__Document passage__.
══════

So your roof has seen better days. Your shingles are looking tired and, well, just weathered. It’s probably time for your home to get a new roof, but not always. Will a repair be enough or do you need a full roof replacement?

Here Are 7 Signs That It’s Time For A New Roof

  • Stains on your ceiling or water leaking into your home. This is a big one, because leaks can quickly grow and turn into much bigger problems, like mold, structural damage and even lead to your kitchen ceiling caving in – not good!

  • Your roof is over 25 years old. You let the good times roll, and your roof held up pretty well over the years. But homeowners who wait for the roof to fail risk having a larger water damage incident.

  • Missing shingles from high winds. Chicago may be known as the Windy City because of its politicians, but a hard Chicago storm can do to an aging roof what Mayor Dailey can do to an airport runway or a Classic Cut of prime rib at Lawry’s. You get the idea.

  • Cracked or Curling shingles. This one’s a dead giveaway. The edges of your shingles start to disintegrate over time as the asphalt breaks down. This symptom of an aging roof is especially obvious on roofs with 3-tab shingles.

  • Granules in the gutters, shiny edges and discoloration. Your roof is literally falling apart! It’s okay, it happens. Granules flake off of the shingles and bounce down the roof until they pile up in your gutter. After many years you’re left with discoloration and uneven patterns on the roof where the singles are becoming exposed. Leaks will follow, if they haven’t started already.

  • The roof looks wavy, and not level. Almost every new roof calls for one or more of the underlying decking boards to be replaced. Old boards become warped from leaks or ongoing moisture problems. Like tooth cavities, they present as a soft spot and can sometimes be visible from the ground if the decking is deformed. If large sections of the roof look uneven, we’ve got some work to do (like, now).

  • Your house looks ugly because of your roof. Like a bad hat, sometimes it’s just a ‘no’. Maybe you’ve found yourself eying beautiful homes on Instagram and loading up your Pinterest board. Whatever your indulgence, you may be able to afford more roof than you think.

If several of these apply to your roof, it’s probably time to consider a full roof replacement. But if it’s not that bad, or contained to one area of the roof, sometimes a repair will work.

A repair can be made when only one section of the roof is in need of new shingles. Chimney flashing and valleys are also a common sources of leaks. These repairs can be made without replacing the whole roof, as can a new skylight installation or other smaller modification.

Roof Stains

Stains on the roof are caused by algae (Gloeocapsa Magma), which most commonly appears on roofs with overhanging trees and in older, overgrown neighborhoods. While there are cleaning products for this on the market, these algae stains are very difficult to clean, with most products failing to rid the roof of algae quickly. Your best preventive measure is to install a shingle with algae relief (AR) which have copper or zinc imbedded in the shingle. These elements work as an algaecide. Shingles made by Owens Corning, GAF, and Atlas have algae-resistant products.

Re-Roofs vs Full Roof Replacements

A “Re-Roof” is another term for installing a second layer of shingles over your existing roof. This method will save you money for the short term, but the shingles are less likely to perform as well as a single layer. Leaks are more common on roofs with two layers and repairs are more difficult. 15 years ago we used to occasionally agree to a re-roof when these were more commonplace, but now we strongly recommend against them.

Roofs should never have more than 2 layers; three layers is a fire hazard and a building code violation. “Just say no!”

══════

[Spatial grounding data]
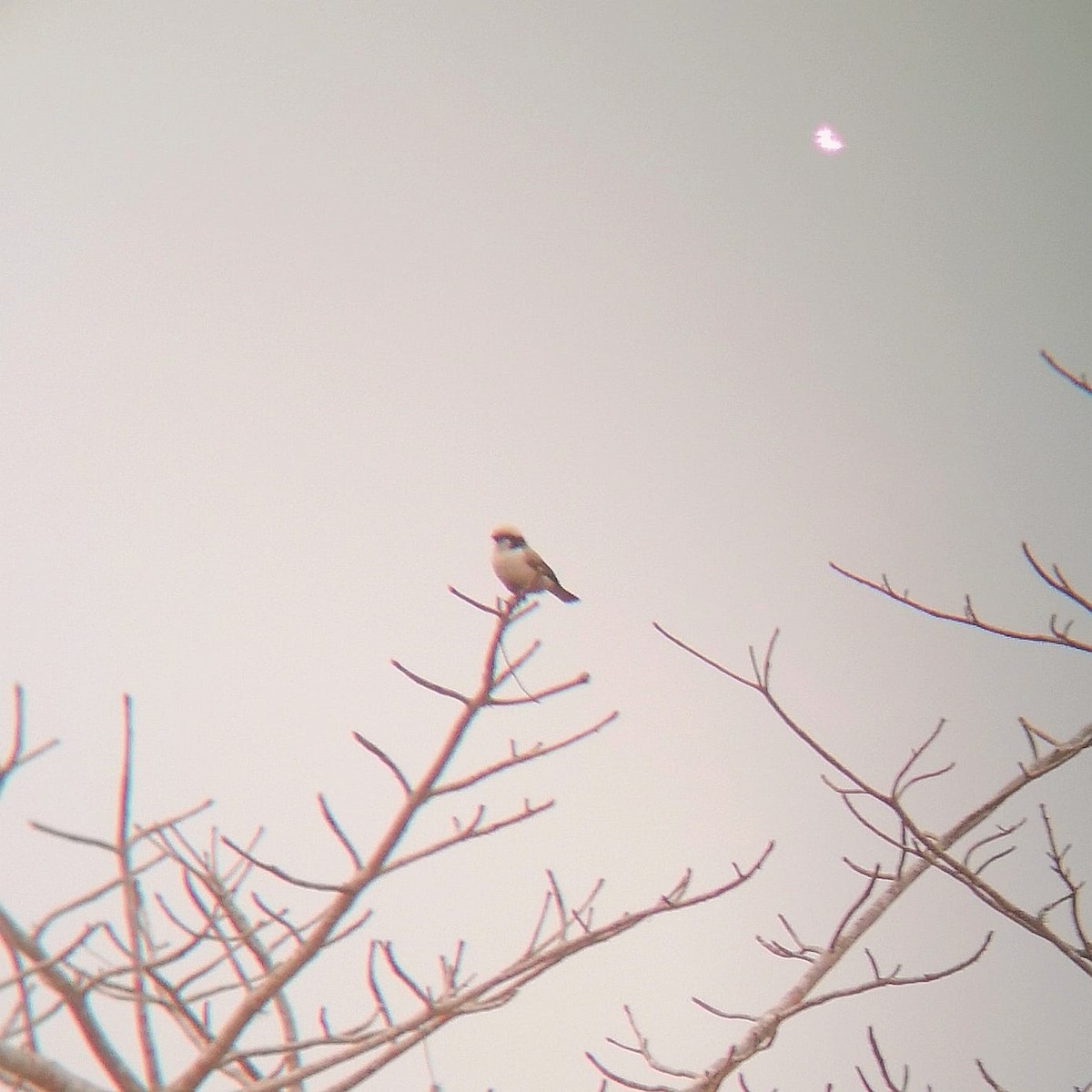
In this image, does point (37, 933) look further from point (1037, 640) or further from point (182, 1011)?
point (1037, 640)

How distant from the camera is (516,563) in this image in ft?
9.66

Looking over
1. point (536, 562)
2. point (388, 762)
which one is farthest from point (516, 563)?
point (388, 762)

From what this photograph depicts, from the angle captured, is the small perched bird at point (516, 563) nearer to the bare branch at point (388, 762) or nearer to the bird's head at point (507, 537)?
the bird's head at point (507, 537)

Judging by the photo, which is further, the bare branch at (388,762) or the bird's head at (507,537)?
the bird's head at (507,537)

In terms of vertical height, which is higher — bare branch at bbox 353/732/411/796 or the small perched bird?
the small perched bird

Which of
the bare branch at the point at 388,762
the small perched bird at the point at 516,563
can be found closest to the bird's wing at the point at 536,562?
the small perched bird at the point at 516,563

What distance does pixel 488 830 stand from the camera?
54.4 inches

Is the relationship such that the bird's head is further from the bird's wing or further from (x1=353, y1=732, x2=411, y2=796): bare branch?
(x1=353, y1=732, x2=411, y2=796): bare branch

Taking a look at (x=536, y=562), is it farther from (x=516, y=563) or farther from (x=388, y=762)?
(x=388, y=762)

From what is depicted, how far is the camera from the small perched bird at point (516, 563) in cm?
295

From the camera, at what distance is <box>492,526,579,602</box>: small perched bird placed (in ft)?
9.67

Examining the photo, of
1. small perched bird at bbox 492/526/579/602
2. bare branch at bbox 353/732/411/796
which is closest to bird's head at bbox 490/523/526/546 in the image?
small perched bird at bbox 492/526/579/602

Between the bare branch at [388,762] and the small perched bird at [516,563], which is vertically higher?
the small perched bird at [516,563]

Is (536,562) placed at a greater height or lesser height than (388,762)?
greater
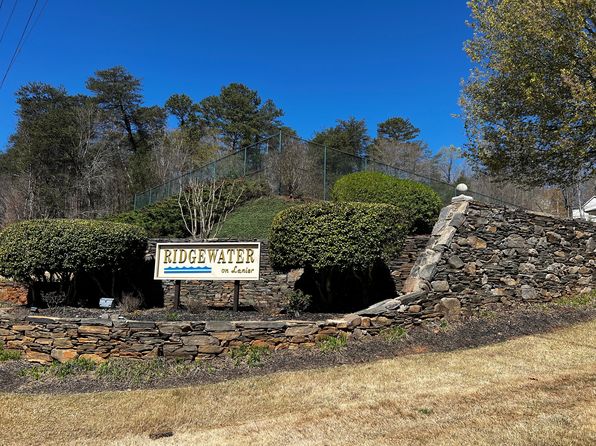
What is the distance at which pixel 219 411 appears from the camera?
4.62 meters

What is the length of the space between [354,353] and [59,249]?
5777mm

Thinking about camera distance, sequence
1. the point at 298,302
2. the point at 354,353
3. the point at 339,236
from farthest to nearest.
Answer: the point at 298,302
the point at 339,236
the point at 354,353

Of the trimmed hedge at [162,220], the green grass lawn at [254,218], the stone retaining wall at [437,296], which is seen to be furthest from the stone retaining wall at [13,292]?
the green grass lawn at [254,218]

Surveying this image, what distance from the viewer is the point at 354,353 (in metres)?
6.14

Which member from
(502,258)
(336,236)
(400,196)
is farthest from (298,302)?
(400,196)

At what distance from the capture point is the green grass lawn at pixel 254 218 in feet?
45.5

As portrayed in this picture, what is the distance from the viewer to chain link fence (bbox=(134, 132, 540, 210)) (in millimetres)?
15258

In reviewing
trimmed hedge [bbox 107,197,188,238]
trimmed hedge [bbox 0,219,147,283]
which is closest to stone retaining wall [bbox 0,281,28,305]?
trimmed hedge [bbox 0,219,147,283]

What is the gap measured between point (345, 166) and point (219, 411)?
11.5 metres

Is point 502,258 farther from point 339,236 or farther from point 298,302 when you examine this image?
point 298,302

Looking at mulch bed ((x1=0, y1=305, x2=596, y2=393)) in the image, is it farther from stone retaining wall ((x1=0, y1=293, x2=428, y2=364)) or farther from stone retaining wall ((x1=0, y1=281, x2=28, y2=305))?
stone retaining wall ((x1=0, y1=281, x2=28, y2=305))

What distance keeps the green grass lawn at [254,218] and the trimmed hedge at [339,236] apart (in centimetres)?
592

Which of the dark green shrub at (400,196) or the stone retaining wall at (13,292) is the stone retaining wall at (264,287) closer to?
the dark green shrub at (400,196)

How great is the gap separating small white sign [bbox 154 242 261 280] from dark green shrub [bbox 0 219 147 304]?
125 cm
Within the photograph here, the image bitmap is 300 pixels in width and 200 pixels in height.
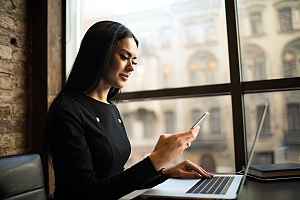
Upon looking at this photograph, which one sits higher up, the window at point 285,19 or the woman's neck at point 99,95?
the window at point 285,19

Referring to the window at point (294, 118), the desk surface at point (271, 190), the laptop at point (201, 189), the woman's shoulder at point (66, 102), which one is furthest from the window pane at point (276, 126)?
the woman's shoulder at point (66, 102)

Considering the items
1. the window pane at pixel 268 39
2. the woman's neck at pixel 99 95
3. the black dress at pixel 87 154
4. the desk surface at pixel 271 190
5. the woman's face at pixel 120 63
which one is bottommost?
the desk surface at pixel 271 190

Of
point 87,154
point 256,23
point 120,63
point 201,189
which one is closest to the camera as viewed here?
point 201,189

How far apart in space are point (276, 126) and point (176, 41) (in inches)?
33.4

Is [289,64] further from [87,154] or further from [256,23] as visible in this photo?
[87,154]

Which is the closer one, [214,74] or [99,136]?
[99,136]

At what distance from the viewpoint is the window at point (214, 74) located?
1791 mm

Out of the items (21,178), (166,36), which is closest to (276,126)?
(166,36)

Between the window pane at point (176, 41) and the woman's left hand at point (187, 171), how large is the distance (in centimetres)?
85

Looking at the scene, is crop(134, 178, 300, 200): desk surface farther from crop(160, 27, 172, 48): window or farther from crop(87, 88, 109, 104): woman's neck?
crop(160, 27, 172, 48): window

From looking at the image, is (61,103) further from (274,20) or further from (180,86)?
(274,20)

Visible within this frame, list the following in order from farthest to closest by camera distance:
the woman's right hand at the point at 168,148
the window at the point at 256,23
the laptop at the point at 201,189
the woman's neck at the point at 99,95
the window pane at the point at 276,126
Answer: the window at the point at 256,23, the window pane at the point at 276,126, the woman's neck at the point at 99,95, the woman's right hand at the point at 168,148, the laptop at the point at 201,189

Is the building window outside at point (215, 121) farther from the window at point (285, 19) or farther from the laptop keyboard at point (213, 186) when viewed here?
the laptop keyboard at point (213, 186)

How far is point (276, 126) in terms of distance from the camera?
179cm
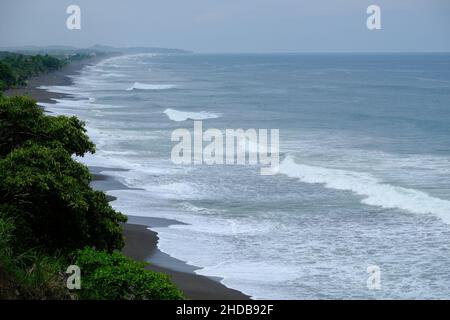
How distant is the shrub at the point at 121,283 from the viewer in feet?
40.1

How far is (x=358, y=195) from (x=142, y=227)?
1070 centimetres

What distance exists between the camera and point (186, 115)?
62.2 m

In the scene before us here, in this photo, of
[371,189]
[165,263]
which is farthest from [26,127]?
[371,189]

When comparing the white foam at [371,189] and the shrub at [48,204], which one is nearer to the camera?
the shrub at [48,204]

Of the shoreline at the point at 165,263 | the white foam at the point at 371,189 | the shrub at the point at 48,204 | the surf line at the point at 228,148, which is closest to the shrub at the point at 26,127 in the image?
the shrub at the point at 48,204

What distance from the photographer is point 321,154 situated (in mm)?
40969

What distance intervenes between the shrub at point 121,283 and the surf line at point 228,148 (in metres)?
22.7

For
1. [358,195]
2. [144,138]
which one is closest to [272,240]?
[358,195]

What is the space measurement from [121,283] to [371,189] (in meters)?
20.0

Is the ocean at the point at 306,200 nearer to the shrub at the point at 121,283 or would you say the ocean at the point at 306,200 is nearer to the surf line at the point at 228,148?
the surf line at the point at 228,148

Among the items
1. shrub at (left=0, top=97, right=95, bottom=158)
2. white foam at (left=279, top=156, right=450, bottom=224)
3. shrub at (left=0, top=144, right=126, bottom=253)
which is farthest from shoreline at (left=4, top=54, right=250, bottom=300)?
white foam at (left=279, top=156, right=450, bottom=224)

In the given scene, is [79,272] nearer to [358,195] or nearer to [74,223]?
[74,223]

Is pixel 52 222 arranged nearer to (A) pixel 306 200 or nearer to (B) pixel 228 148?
(A) pixel 306 200

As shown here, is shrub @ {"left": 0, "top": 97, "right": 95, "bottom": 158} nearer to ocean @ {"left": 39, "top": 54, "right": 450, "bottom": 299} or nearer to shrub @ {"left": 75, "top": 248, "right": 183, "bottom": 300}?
shrub @ {"left": 75, "top": 248, "right": 183, "bottom": 300}
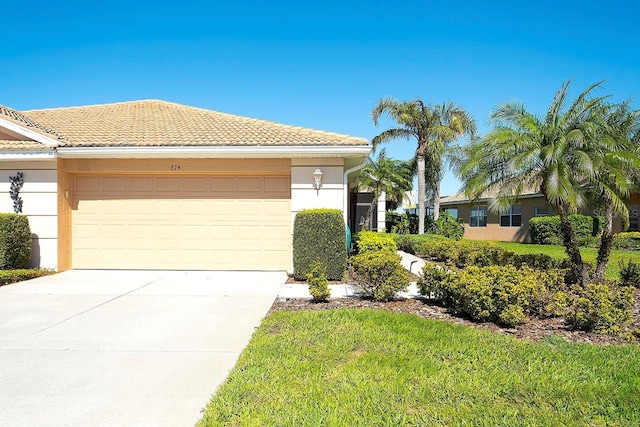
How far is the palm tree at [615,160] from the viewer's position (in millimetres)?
6805

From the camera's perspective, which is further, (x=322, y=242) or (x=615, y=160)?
(x=322, y=242)

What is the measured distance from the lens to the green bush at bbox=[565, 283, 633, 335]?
190 inches

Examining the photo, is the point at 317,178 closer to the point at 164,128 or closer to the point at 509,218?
the point at 164,128

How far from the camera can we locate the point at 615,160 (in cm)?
694

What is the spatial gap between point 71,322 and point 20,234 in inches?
201

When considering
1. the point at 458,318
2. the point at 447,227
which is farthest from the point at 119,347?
the point at 447,227

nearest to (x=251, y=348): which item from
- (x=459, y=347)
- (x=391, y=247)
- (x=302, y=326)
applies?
(x=302, y=326)

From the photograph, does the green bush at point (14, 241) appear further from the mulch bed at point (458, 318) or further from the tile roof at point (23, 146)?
the mulch bed at point (458, 318)

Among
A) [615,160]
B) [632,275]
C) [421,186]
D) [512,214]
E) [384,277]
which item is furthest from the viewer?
[512,214]

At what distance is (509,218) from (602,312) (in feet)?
73.6

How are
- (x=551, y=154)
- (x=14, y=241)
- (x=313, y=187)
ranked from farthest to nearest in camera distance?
(x=313, y=187) < (x=14, y=241) < (x=551, y=154)

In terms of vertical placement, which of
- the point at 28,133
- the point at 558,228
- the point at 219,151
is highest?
the point at 28,133

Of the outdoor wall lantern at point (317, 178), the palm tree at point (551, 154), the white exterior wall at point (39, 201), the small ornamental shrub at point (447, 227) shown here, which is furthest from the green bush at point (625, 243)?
the white exterior wall at point (39, 201)

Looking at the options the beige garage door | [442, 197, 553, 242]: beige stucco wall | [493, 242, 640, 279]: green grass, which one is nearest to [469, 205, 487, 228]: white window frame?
[442, 197, 553, 242]: beige stucco wall
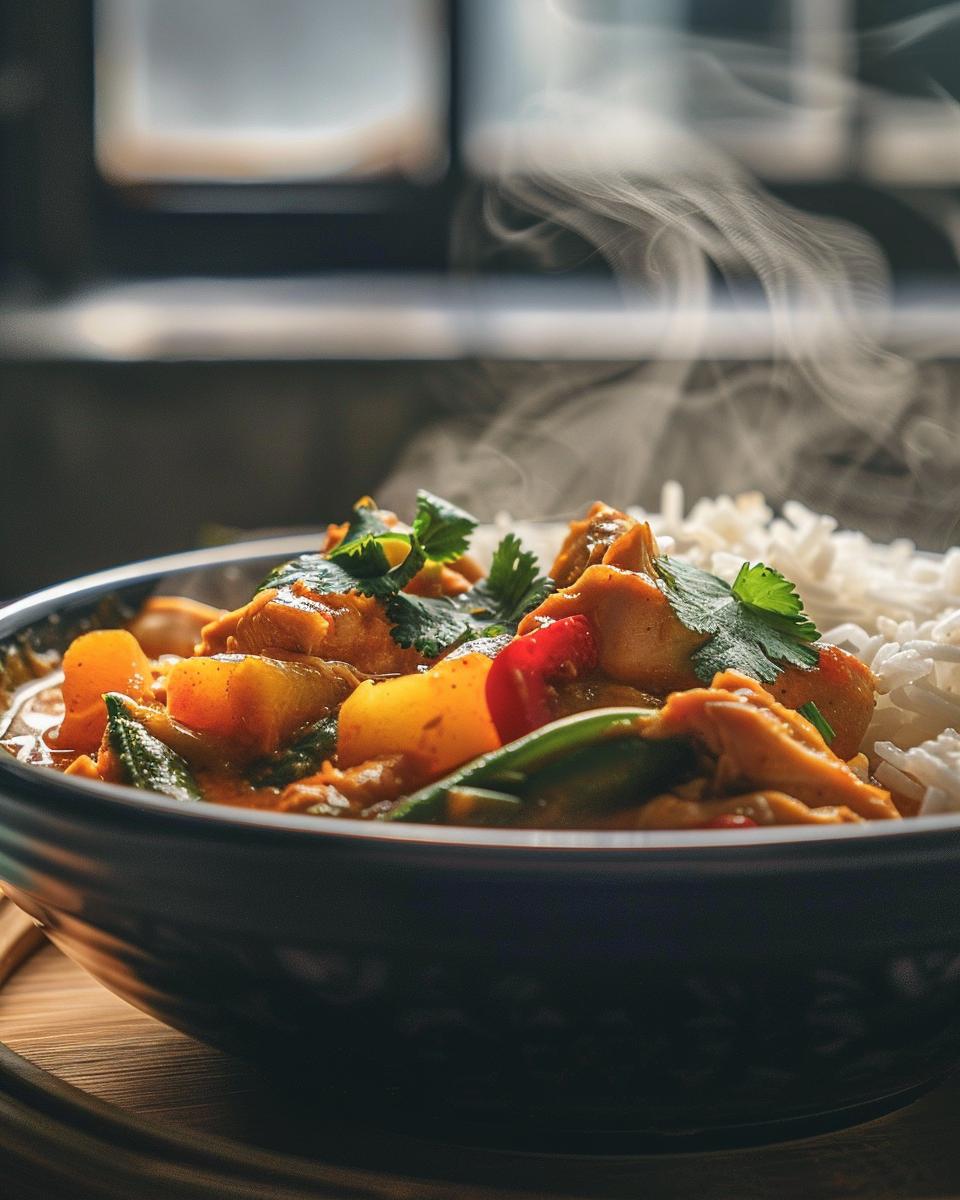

══════

__Exercise set__.
(A) According to the roof article, what is embedded in shingles with algae relief?
(B) From the roof article, return the text between "So your roof" and "water damage incident.", inclusive.

__Results of the tasks__.
(A) Copper or zinc.

(B)
So your roof has seen better days. Your shingles are looking tired and, well, just weathered. It’s probably time for your home to get a new roof, but not always. Will a repair be enough or do you need a full roof replacement?

Here Are 7 Signs That It’s Time For A New Roof

  • Stains on your ceiling or water leaking into your home. This is a big one, because leaks can quickly grow and turn into much bigger problems, like mold, structural damage and even lead to your kitchen ceiling caving in – not good!

  • Your roof is over 25 years old. You let the good times roll, and your roof held up pretty well over the years. But homeowners who wait for the roof to fail risk having a larger water damage incident.